James Hanratty was a petty criminal with convictions for burglaries and car thefts, but no history of violence when arrested for murder.
On August 22, 1961, scientist Michael Gregsten, a 36-year-old father of two, and his 22-year-old mistress, lab assistant Valerie Storie, were parked in a Morris Minor beside a cornfield at Dorney Reach in Buckinghamshire. Suddenly an assailant armed with a revolver entered the car.
Speaking in a Cockney accent, he forced Gregsten to drive down the A6 to Deadman’s Hill, in Bedfordshire, where he fatally shot Gregsten, raped Storie, shot her five times and left her for dead. Though paralysed from the waist down, she survived.
Initially it was an eccentric loner called Peter Alphon who was identified by police as a leading suspect. Suspiciously, he had locked himself in his London boarding-house room for five days after the murder.

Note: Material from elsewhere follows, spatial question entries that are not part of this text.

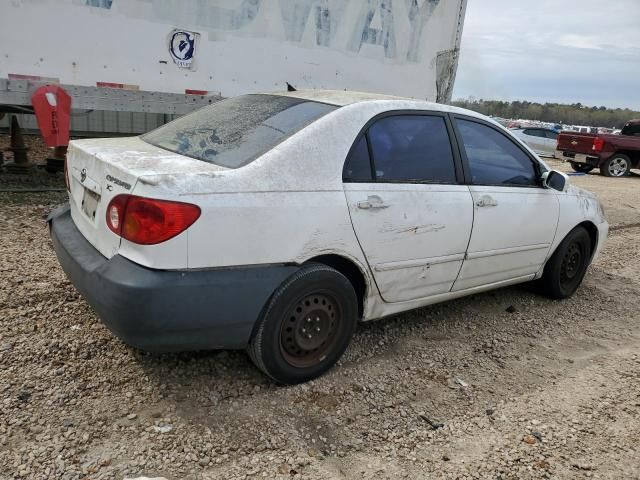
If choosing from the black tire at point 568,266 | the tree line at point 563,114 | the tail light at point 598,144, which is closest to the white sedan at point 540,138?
the tail light at point 598,144

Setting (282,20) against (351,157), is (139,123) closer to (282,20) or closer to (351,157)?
(282,20)

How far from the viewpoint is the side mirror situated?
4.25 meters

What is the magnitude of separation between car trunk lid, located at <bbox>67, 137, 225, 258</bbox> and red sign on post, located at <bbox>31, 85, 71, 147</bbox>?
9.72 ft

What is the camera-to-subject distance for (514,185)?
13.2ft

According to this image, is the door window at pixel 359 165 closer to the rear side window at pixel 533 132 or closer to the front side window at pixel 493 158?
the front side window at pixel 493 158

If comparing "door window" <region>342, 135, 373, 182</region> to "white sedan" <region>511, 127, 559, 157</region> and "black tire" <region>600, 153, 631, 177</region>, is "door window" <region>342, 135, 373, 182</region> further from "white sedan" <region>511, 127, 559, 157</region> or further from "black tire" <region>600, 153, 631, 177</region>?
"white sedan" <region>511, 127, 559, 157</region>

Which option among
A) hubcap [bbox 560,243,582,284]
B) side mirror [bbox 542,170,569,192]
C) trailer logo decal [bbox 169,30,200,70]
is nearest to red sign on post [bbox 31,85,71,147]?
trailer logo decal [bbox 169,30,200,70]

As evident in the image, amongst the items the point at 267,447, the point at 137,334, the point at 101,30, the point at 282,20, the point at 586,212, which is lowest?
the point at 267,447

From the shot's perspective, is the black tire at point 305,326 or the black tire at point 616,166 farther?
the black tire at point 616,166

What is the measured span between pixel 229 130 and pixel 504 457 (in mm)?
2276

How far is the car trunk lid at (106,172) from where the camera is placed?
8.51ft

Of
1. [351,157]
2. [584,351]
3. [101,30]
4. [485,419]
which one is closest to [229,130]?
[351,157]

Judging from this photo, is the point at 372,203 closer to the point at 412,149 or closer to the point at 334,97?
the point at 412,149

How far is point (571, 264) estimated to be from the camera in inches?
190
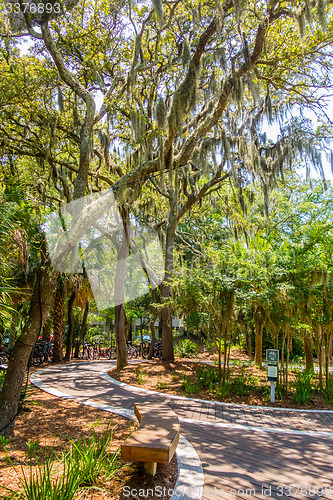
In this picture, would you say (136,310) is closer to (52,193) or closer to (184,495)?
(52,193)

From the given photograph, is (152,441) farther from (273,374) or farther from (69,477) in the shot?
(273,374)

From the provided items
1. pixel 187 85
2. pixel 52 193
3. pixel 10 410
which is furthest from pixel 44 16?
pixel 52 193

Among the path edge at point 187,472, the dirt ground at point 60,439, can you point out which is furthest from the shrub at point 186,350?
the path edge at point 187,472

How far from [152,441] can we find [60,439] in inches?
73.0

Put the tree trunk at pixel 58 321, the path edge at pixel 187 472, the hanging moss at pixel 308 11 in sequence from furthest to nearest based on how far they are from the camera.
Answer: the tree trunk at pixel 58 321, the hanging moss at pixel 308 11, the path edge at pixel 187 472

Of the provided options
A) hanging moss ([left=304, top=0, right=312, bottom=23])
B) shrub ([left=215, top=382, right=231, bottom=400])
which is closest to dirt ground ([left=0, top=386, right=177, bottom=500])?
shrub ([left=215, top=382, right=231, bottom=400])

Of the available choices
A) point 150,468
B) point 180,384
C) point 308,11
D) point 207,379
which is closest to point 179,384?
point 180,384

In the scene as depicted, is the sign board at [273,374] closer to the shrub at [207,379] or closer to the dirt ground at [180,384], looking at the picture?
the dirt ground at [180,384]

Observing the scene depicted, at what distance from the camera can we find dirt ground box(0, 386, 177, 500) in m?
2.76

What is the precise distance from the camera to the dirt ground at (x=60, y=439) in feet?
9.05

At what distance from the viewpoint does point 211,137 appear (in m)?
10.1

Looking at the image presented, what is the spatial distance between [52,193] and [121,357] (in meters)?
7.62

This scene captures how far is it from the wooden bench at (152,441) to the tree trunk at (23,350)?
1.82 m

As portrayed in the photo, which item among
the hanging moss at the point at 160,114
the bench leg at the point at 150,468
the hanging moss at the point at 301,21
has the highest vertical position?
the hanging moss at the point at 301,21
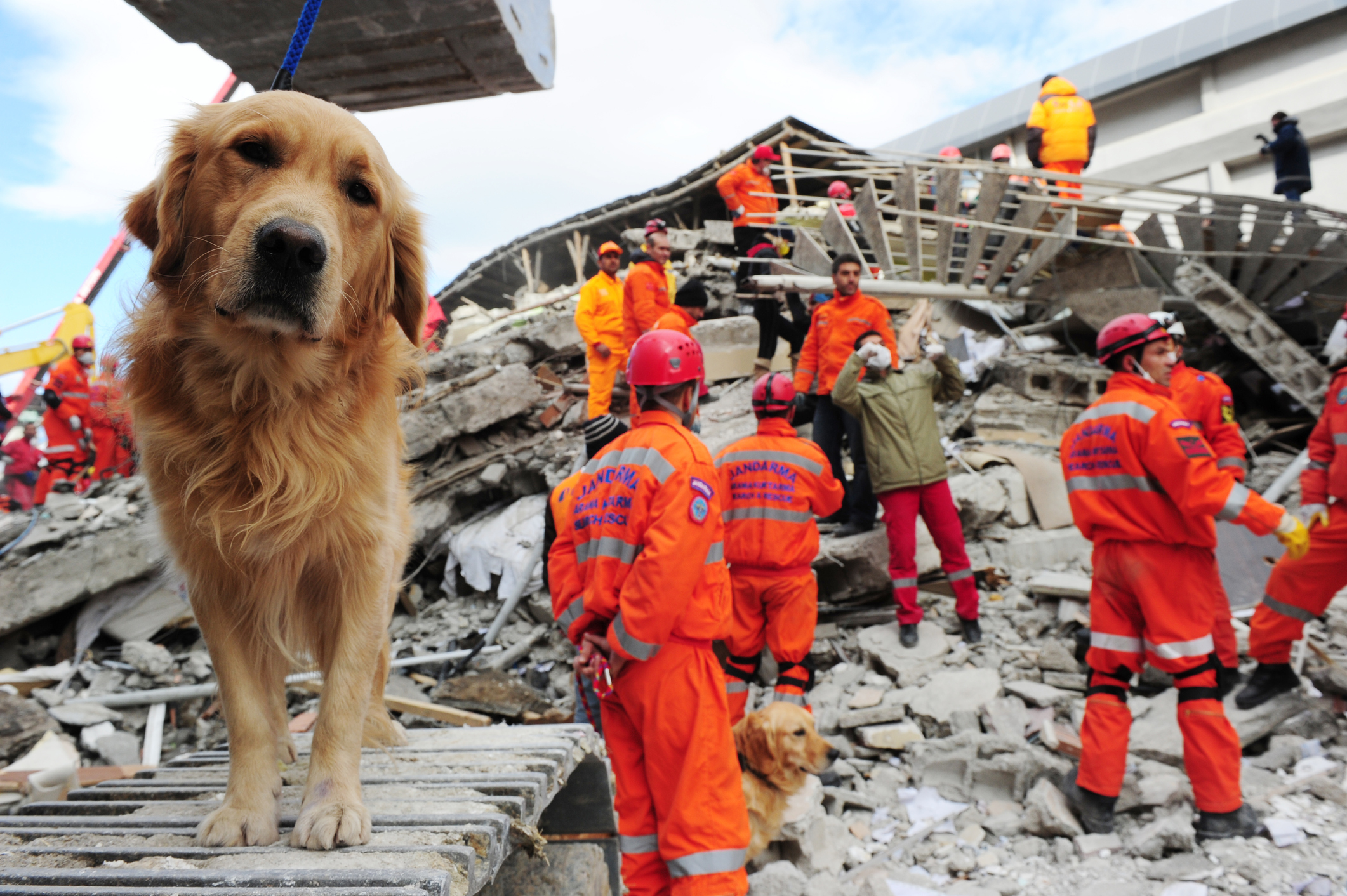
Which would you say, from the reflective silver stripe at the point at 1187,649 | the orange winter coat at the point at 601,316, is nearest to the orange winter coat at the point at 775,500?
the reflective silver stripe at the point at 1187,649

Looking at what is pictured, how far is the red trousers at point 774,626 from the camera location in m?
4.94

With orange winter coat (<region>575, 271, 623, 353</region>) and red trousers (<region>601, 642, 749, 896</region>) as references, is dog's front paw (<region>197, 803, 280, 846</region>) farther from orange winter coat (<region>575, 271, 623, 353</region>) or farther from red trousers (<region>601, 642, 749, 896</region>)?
orange winter coat (<region>575, 271, 623, 353</region>)

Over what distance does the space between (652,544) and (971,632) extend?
14.3 ft

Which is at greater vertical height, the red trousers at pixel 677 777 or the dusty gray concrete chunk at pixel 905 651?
the red trousers at pixel 677 777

But following a tip from Charles ‘Dixie’ France, a criminal acquaintance of Hanratty’s, the murder weapon was found two days later on a London bus, wrapped in Hanratty’s handkerchief and wiped clean of fingerprints.
Two bullet casings matching those that killed Gregsten were found three weeks later by another career criminal in a hotel bedroom where Hanratty had previously stayed.
Although Storie failed to pick Hanratty out of a police lineup, she identified him by his distinctive Cockney accent.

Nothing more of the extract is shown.